Je fis un tour de la pièce, l’imaginant remplie de tableaux en agréable désordre…
— Est-ce que je peux vous dire une chose ? lui proposai-je. À mon avis, vous avez juste le souci de rentrer dans un contexte, de vous découvrir utile à quelqu’un et à la société. Cela est tout à fait compréhensible et humain.
— Vous avez raison. J’hésite à m’installer définitivement à Paris et, de temps en temps, je me sens inutile !
— Mais, ici, vous pourriez être utile… à moi !
— À vous ?
Son regard subit me fit peur. Alors, je me rétractai :
— Je plaisantais ! Vous en avez déjà assez avec vos ancêtres !
Si ma boutade avait eu le pouvoir de le calmer, j’avais dû pourtant renoncer au propos que j’avais échafaudé pendant son récit.

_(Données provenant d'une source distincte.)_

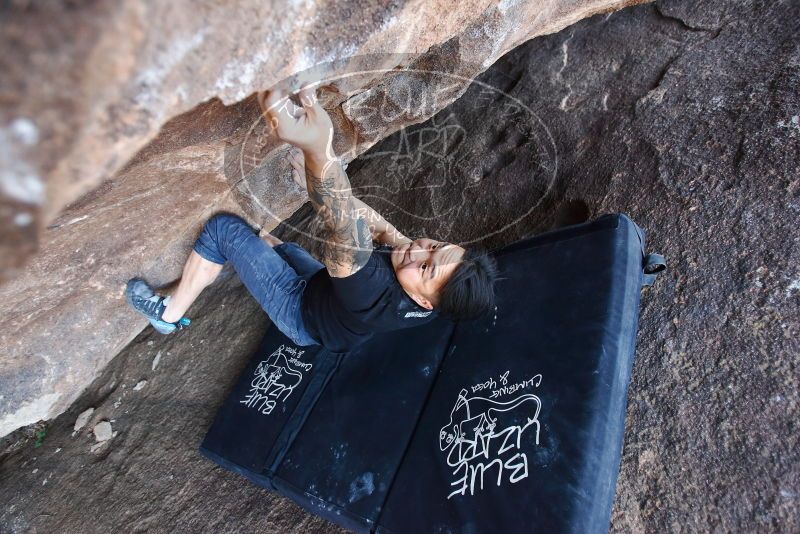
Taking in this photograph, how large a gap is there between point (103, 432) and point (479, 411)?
1.55 metres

Sa façon de s’exprimer — craintive ou téméraire, en fonction de l’inspiration de l’instant —, son être tout compte fait pathétique… cela avait en fait déclenché en moi un sentiment de protection et de confiance à la fois : si je pouvais sans doute l’aider à se passer des pièges qu’il s’était lui-même fabriqués… il aurait pu m’aider, peut-être, à sortir des miens.
Mais il y avait encore entre nous cette différence entre homme et femme qui empêche presque toujours de bâtir une amitié sans équivoque.
Voilà pourquoi, ayant mis de côté toute fuite en avant au sujet de l’amitié, j’avais décidé de le taquiner un peu, contente même de lui troubler la sérénité :
— Vous ne pensez qu’à l’amour n’est-ce pas ?
— Oui, peut-être, répondit-il, avec un sourire reconnaissant : ma provocation lui convenait mieux qu’un compliment.
— Dans votre quête incessante de l’âme sœur, ajoutai-je alors, vous cherchiez toujours la même femme ?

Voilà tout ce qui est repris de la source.